Toxic materials regulatory reform

I got an education this year in the nuances of global toxic materials regulatory regimes when I served on UNM graduate student Rachel Moore’s masters committee with Caroline Scruggs, a professor here at the university who’s worked for years in this area. (The paper on their work is here.)

Caroline showed up in the Albuquerque Journal yesterday, talking about the regulatory reform effort being led by Sen. Tom Udall, D-N.M.:

Caroline Scruggs, an assistant professor at University of New Mexico who studied the safe use of chemicals while earning her doctorate from Stanford University, said her research has shown “a clear and urgent need” to update the 1976 law but that becoming a mother drove the point home. She said she has tried to study the chemicals in products her sons use and worries about exposing them to toxins.

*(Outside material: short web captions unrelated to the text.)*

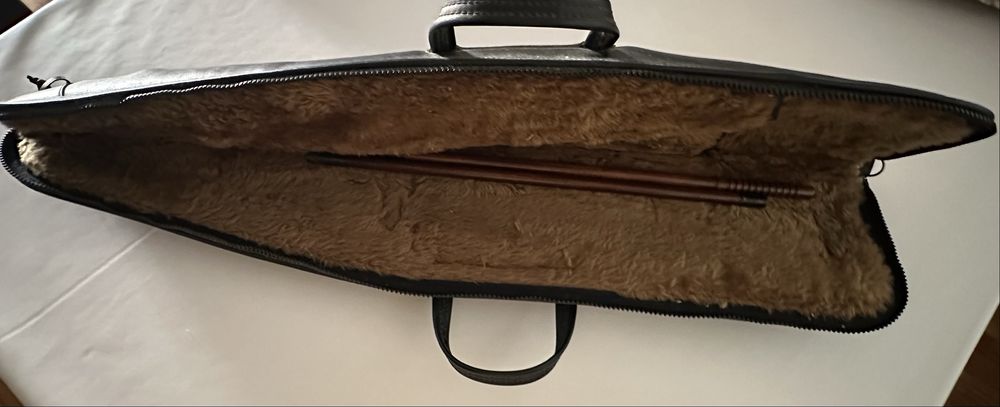 Estojo em pele para arma de caça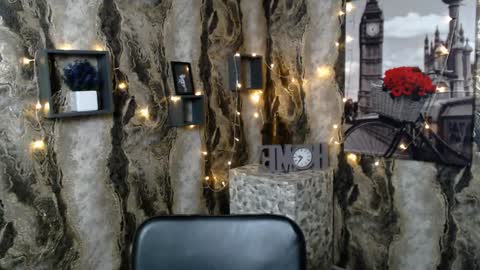 Karolina online show from 12/30/24, 06:53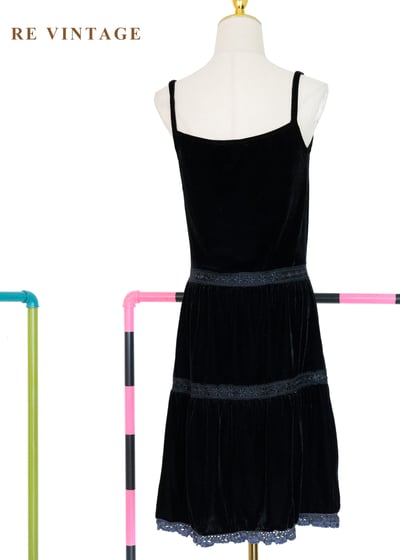 慵懶美女神黑絨細肩帶洋裝12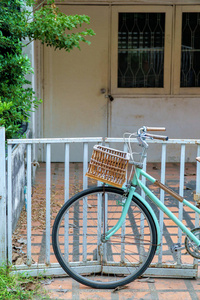 与空白篮公园的旧自行车，自行车车轮关闭了 vintag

“Americans shouldn’t need to research product ingredients or have training in toxicology or chemical engineering to understand if they’re buying safe products,” she said. “Tens of thousands of chemicals are on the market and only a handful have received safety testing and under current (federal law), and it’s almost impossible for EPA to restrict risky chemicals.”

In addition to toxics regulation, Caroline’s doing a lot of work on technical, economic, and social issues around direct potable reuse of municipal wastewater, and is very active working with students in the UNM Water Resources Program, where my little academic beachhead is housed. (Wave to future students!) One of the things we talk about a lot is the translational component of academic work – how to get it out of the academy and into the political and policy arenas. Great to see Caroline doing that here.